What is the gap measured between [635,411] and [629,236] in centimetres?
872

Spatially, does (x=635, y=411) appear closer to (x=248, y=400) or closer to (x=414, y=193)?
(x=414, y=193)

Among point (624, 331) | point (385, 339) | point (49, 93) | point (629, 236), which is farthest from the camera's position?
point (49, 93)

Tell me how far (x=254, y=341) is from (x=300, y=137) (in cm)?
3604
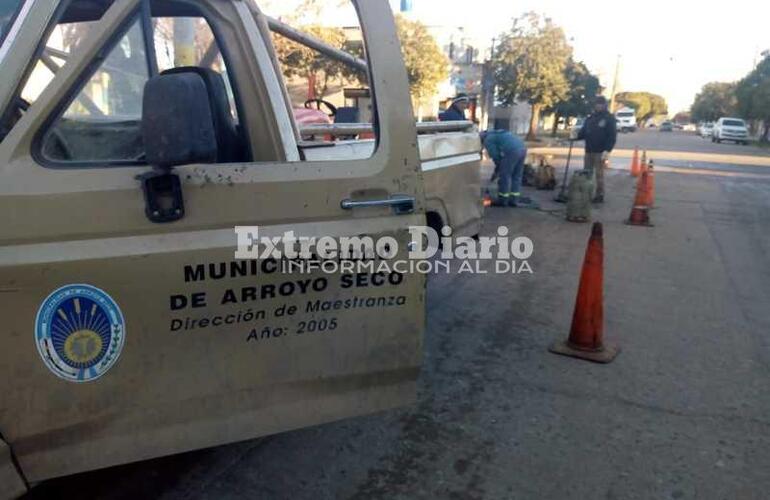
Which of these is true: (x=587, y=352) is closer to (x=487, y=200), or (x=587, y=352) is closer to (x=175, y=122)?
(x=175, y=122)

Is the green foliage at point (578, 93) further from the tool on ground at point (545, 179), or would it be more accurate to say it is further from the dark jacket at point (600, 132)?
the dark jacket at point (600, 132)

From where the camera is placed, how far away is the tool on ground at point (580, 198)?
10.3m

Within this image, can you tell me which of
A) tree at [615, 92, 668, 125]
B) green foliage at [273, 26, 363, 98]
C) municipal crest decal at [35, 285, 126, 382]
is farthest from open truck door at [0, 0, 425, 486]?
tree at [615, 92, 668, 125]

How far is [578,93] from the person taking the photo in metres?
41.2

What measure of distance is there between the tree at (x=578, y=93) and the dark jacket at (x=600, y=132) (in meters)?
25.3

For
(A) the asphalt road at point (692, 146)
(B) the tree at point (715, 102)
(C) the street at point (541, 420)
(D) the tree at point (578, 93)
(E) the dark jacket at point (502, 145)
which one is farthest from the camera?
(B) the tree at point (715, 102)

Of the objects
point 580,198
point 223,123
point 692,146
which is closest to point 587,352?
point 223,123

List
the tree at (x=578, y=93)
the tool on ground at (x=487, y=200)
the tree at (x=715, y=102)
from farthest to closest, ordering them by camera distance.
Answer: the tree at (x=715, y=102)
the tree at (x=578, y=93)
the tool on ground at (x=487, y=200)

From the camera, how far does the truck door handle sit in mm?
2475

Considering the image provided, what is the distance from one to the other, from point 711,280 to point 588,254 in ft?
10.2

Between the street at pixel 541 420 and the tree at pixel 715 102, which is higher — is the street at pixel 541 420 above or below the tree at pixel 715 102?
below

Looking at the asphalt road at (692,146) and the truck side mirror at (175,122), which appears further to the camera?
the asphalt road at (692,146)

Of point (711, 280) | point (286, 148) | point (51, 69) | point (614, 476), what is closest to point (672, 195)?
point (711, 280)

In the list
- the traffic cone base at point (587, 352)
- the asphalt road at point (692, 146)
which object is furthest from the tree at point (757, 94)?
the traffic cone base at point (587, 352)
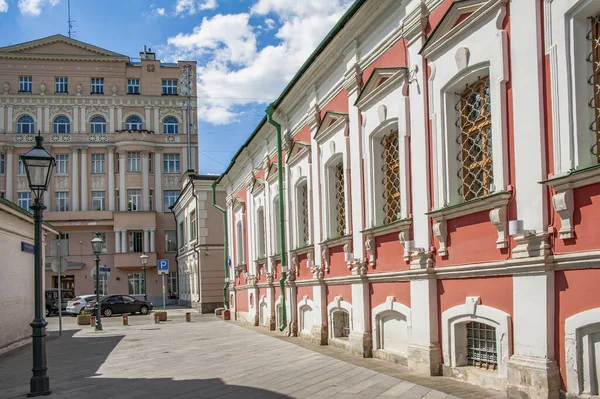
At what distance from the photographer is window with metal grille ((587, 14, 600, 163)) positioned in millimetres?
6578

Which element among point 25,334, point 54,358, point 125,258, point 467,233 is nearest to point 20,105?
point 125,258

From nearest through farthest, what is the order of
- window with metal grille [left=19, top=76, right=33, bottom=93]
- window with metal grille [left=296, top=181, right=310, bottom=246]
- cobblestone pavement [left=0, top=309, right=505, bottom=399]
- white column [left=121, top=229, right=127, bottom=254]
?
cobblestone pavement [left=0, top=309, right=505, bottom=399]
window with metal grille [left=296, top=181, right=310, bottom=246]
white column [left=121, top=229, right=127, bottom=254]
window with metal grille [left=19, top=76, right=33, bottom=93]

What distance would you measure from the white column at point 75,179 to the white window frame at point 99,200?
133cm

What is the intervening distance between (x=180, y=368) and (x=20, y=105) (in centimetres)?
4812

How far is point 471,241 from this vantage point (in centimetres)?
854

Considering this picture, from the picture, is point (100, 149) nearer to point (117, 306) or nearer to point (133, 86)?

○ ○ ○ ○

GIVEN EXERCISE
Reproduce only the lines running from the one that contains "What distance would" to the last line of the records.

SOLUTION
What distance would you measure from the white column at point 75,179 to the white window frame at point 99,200?
133cm

What is the intervening distance between (x=180, y=368) and (x=20, y=105) (in centimetres)?
4812

How far is point 471,241 from this vantage point (in centimetres)?
854

Considering this picture, from the picture, is point (100, 149) nearer to point (117, 306) or nearer to point (133, 86)?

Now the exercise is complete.